Given problem:
Retype the entire Token class documentation below, word for word and line for line.

Quoted text:
Class Token

All Implemented Interfaces:
Serializable

public class Token extends Attribute implements Serializable
The token. The definition of a token can vary by language, but generally a token corresponds to a word.
See Also:
  • Constructor Details

  • Method Details

    • getText

      public String getText()
      Returns the text of the token. Note that, in some languages, the text may not be a substring of the character data stored in the AnnotatedText. For example, a Chinese token could start at the end of a line and continue to the next line. The raw text would include the newline character, but the token would not.
      Returns:
      the text of the token
    • getNormalized

      public List<String> getNormalized()
      Returns the normalized form of the token.
      Returns:
      the normalized form of the token
    • getAnalyses

      public List<MorphoAnalysis> getAnalyses()
      Returns the list of analyses. Note: the items of this list are of the smallest type needed. So, even if the text is Arabic or Chinese, some of the items in this list may be MorphoAnalysis, not the corresponding subclass. Callers must use instanceof to check if a particular item is of the subclass.
      Returns:
      the list of analyses
    • getSource

      public String getSource()
      Returns the source of this token. This identifies the component that performed the tokenization.
      Returns:
      the source of this token
    • toStringHelper

      protected com.google.common.base.MoreObjects.ToStringHelper toStringHelper()
      Overrides:
      toStringHelper in class Attribute

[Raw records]

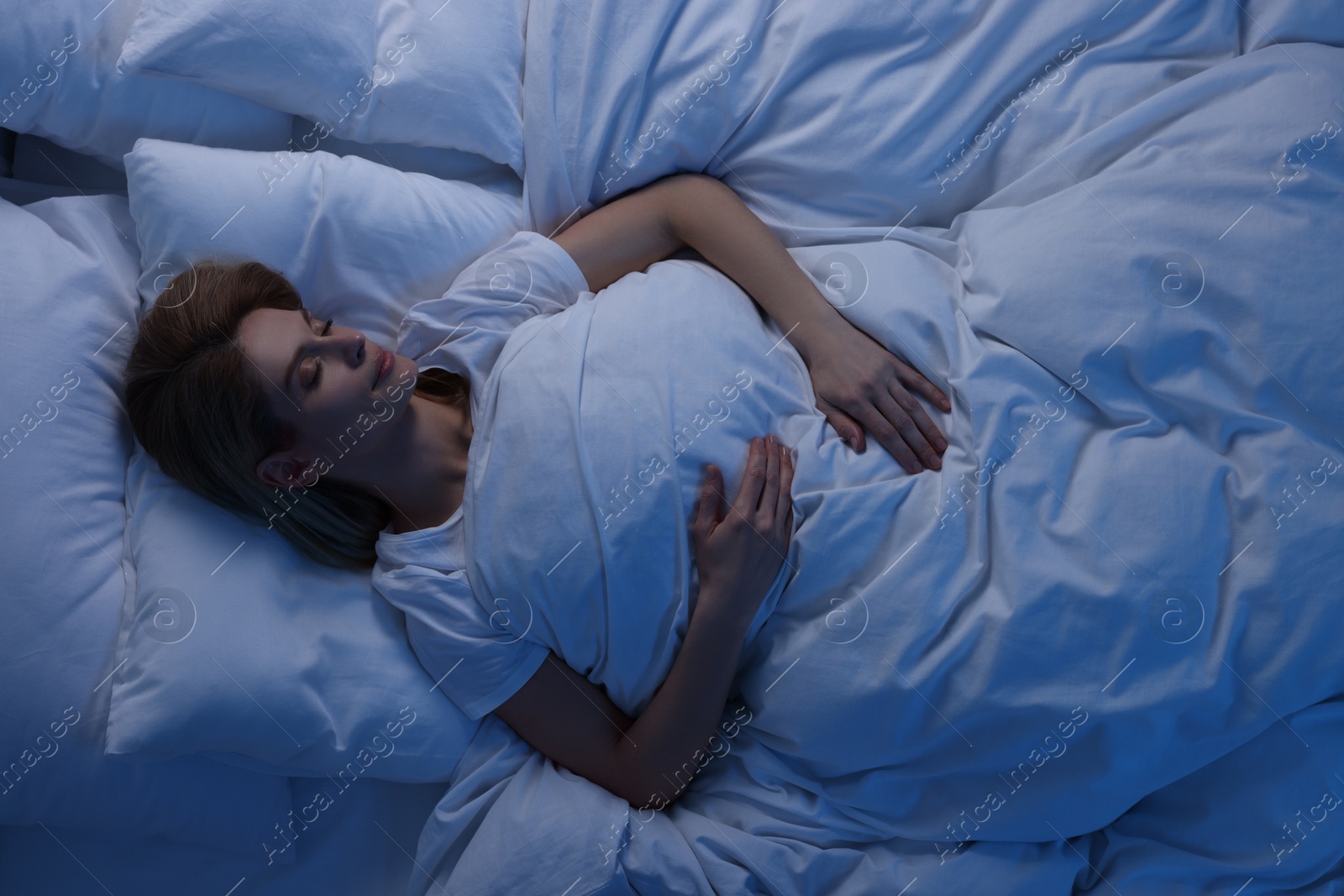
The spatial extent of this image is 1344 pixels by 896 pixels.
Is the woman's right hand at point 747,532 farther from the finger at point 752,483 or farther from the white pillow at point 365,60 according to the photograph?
the white pillow at point 365,60

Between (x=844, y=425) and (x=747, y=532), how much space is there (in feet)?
0.69

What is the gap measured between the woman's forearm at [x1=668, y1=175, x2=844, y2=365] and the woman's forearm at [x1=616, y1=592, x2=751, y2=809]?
393mm

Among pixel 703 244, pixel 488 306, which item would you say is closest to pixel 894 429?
pixel 703 244

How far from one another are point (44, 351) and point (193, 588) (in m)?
0.37

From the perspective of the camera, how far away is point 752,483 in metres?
1.14

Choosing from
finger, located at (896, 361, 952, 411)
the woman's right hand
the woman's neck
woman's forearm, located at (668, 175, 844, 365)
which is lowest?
the woman's neck

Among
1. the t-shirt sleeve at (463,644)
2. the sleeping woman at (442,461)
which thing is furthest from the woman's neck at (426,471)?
the t-shirt sleeve at (463,644)

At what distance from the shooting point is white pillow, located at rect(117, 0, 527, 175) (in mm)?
1223

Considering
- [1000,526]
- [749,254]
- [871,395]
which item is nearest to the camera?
[1000,526]

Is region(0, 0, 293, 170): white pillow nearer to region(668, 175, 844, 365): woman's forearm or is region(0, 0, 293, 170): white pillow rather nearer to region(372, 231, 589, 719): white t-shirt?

Response:
Class Token

All Implemented Interfaces:
Serializable

public class Token extends Attribute implements Serializable
The token. The definition of a token can vary by language, but generally a token corresponds to a word.
See Also:
  • Constructor Details

  • Method Details

    • getText

      public String getText()
      Returns the text of the token. Note that, in some languages, the text may not be a substring of the character data stored in the AnnotatedText. For example, a Chinese token could start at the end of a line and continue to the next line. The raw text would include the newline character, but the token would not.
      Returns:
      the text of the token
    • getNormalized

      public List<String> getNormalized()
      Returns the normalized form of the token.
      Returns:
      the normalized form of the token
    • getAnalyses

      public List<MorphoAnalysis> getAnalyses()
      Returns the list of analyses. Note: the items of this list are of the smallest type needed. So, even if the text is Arabic or Chinese, some of the items in this list may be MorphoAnalysis, not the corresponding subclass. Callers must use instanceof to check if a particular item is of the subclass.
      Returns:
      the list of analyses
    • getSource

      public String getSource()
      Returns the source of this token. This identifies the component that performed the tokenization.
      Returns:
      the source of this token
    • toStringHelper

      protected com.google.common.base.MoreObjects.ToStringHelper toStringHelper()
      Overrides:
      toStringHelper in class Attribute